- Product: Aspose.Words for Java
- Version: 24.2
- License Type: Licensed
Issue Description:
During the HTML-to-PDF conversion, I am trying to implement a timeout mechanism for document loading using IDocumentLoadingCallback (or ProgressCallback), but the callback is not being invoked during the document loading process.
What I’m trying to achieve:
- Load Word documents with a timeout mechanism
- Stop the loading operations after certain time(Request timeout).
- Cancel the loading operation if it exceeds a specified time limit so resource will be free.
Current Behavior:
- The
IDocumentLoadingCallback.notify() method is never called during document loading
- My timeout mechanism cannot work because the callback isn’t invoked
- Documents that should timeout continue loading.
Test Document:
I can provide a test document if needed. Please let me know:
- The current HTML file is approximately 18 MB and contains table-structured data.

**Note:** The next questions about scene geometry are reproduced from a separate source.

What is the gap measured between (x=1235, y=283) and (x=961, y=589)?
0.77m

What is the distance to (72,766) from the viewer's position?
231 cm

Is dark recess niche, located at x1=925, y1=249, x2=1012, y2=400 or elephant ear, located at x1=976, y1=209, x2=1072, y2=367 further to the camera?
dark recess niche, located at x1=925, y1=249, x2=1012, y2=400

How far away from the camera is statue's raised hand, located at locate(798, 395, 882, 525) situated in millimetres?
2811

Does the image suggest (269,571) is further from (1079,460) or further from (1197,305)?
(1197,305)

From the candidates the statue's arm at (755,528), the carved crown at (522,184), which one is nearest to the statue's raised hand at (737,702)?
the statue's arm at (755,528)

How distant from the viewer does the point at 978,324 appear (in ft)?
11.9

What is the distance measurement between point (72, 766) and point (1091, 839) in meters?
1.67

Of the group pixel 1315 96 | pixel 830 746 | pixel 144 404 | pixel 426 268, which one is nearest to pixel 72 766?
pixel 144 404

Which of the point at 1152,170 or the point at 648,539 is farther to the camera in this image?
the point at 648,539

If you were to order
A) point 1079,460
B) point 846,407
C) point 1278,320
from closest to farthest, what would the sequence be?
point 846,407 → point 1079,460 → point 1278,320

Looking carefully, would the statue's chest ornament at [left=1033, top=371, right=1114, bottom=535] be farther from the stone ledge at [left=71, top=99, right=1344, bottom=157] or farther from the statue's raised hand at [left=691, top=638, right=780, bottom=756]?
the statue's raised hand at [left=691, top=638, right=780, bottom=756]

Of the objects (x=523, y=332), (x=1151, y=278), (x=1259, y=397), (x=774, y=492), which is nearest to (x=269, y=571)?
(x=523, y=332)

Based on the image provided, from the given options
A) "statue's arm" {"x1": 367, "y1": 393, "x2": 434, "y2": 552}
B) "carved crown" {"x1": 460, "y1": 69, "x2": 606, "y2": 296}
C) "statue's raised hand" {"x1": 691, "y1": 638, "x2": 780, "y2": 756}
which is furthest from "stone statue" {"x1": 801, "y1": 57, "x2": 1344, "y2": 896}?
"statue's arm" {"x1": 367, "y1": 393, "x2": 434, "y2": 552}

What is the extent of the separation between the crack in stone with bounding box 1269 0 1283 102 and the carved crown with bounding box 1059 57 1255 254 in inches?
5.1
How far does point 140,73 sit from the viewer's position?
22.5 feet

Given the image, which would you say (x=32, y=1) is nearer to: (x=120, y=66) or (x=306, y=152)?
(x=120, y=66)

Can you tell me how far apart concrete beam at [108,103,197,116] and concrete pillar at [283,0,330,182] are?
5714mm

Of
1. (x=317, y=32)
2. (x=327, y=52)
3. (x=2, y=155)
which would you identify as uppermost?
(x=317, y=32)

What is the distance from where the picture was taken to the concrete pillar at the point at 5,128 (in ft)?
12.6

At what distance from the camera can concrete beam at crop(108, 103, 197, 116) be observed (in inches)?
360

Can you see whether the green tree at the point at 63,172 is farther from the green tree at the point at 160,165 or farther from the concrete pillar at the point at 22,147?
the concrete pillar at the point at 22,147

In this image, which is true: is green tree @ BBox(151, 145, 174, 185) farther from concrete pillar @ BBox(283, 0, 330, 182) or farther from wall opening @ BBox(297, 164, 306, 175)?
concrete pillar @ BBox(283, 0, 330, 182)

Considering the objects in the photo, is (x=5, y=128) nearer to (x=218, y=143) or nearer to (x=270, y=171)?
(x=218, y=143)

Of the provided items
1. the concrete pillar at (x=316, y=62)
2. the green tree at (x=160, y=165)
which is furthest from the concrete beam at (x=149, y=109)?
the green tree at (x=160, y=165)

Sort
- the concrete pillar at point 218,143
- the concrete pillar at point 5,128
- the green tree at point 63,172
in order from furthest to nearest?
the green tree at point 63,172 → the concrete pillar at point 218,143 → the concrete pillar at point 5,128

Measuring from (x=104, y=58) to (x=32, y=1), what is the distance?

- It’s takes ~20 minutes to complete the loading process.
What I Need:
- Is IDocumentLoadingCallback supposed to work during new Document() loading, or only for specific scenarios?
- Are there specific document formats or loading methods where the callback is invoked?
- Is there a different mechanism I should use for implementing timeouts during document loading?
- Could this be a bug where the callback is accepted but not actually invoked?
Code to Reproduce the Issue:
package com.abc.aspose.service;
import java.util.Date;
import java.util.concurrent.TimeUnit;
import com.aspose.words.Document;
import com.aspose.words.DocumentLoadingArgs;
import com.aspose.words.IDocumentLoadingCallback;
import com.aspose.words.LoadOptions;
public class HtmlToPdfConverter {
public static void main(String[] args) {
try {
setAsposePdfLicense();
System.out.println("Loading with 20 second timeout ===");
loadDocumentWithTimeout("/home/user/Downloads/test-18MB.html", 20);
} catch (Exception e) {
e.printStackTrace();
}
}
private static void loadDocumentWithTimeout(String filePath, double maxDurationSeconds) {
try {
LoadingProgressCallback callback = new LoadingProgressCallback(maxDurationSeconds);
LoadOptions opts = new LoadOptions();
opts.setProgressCallback(callback);
System.out.println("Starting to load: " + filePath);
System.out.println("Max allowed duration: " + maxDurationSeconds + " seconds");
Document doc = new Document(filePath, opts);
System.out.println("? Document loaded successfully!");
} catch (IllegalStateException e) {
// Timeout occurred
System.err.println("? Loading cancelled: " + e.getMessage());
} catch (Exception e) {
System.err.println("? Error loading document: " + e.getMessage());
}
}
private static void setAsposePdfLicense() {
try {
com.aspose.words.License license = new com.aspose.words.License();
license.setLicense("/home/user/a.lic");
System.out.println("Aspose.Words license applied successfully.");
} catch (Exception e) {
}
}
}
class LoadingProgressCallback implements IDocumentLoadingCallback {
private final Date startTime;
private final double maxDurationSeconds;
public LoadingProgressCallback(double maxDurationSeconds) {
this.startTime = new Date();
this.maxDurationSeconds = maxDurationSeconds;
System.out.println("Progress callback initialized at: " + startTime);
}
@Override
public void notify(DocumentLoadingArgs args) {
System.out.printf("notify called");
// Calculate elapsed time
Date currentTime = new Date();
long diff = currentTime.getTime() - startTime.getTime();
double elapsedSeconds = TimeUnit.MILLISECONDS.toSeconds(diff) + (diff % 1000) / 1000.0;
// Check if we've exceeded the timeout
if (elapsedSeconds > maxDurationSeconds) {
String msg = String.format("Loading timeout exceeded! Progress: %.1f%%, Time: %.2fs, Max: %.2fs",
args.getEstimatedProgress() * 100, elapsedSeconds, maxDurationSeconds);
throw new IllegalStateException(msg);
}
}
}
@vvarmora7930
You are trying to implement a timeout mechanism for loading large HTML documents using IDocumentLoadingCallback or ProgressCallback in Aspose.Words for Java 24.2, but the callback is not being invoked during the loading process .
- The
IDocumentLoadingCallback and ProgressCallback mechanisms in Aspose.Words for Java are intended to provide progress notifications during document loading, but they may not be invoked for all document formats or loading scenarios, particularly for large HTML files .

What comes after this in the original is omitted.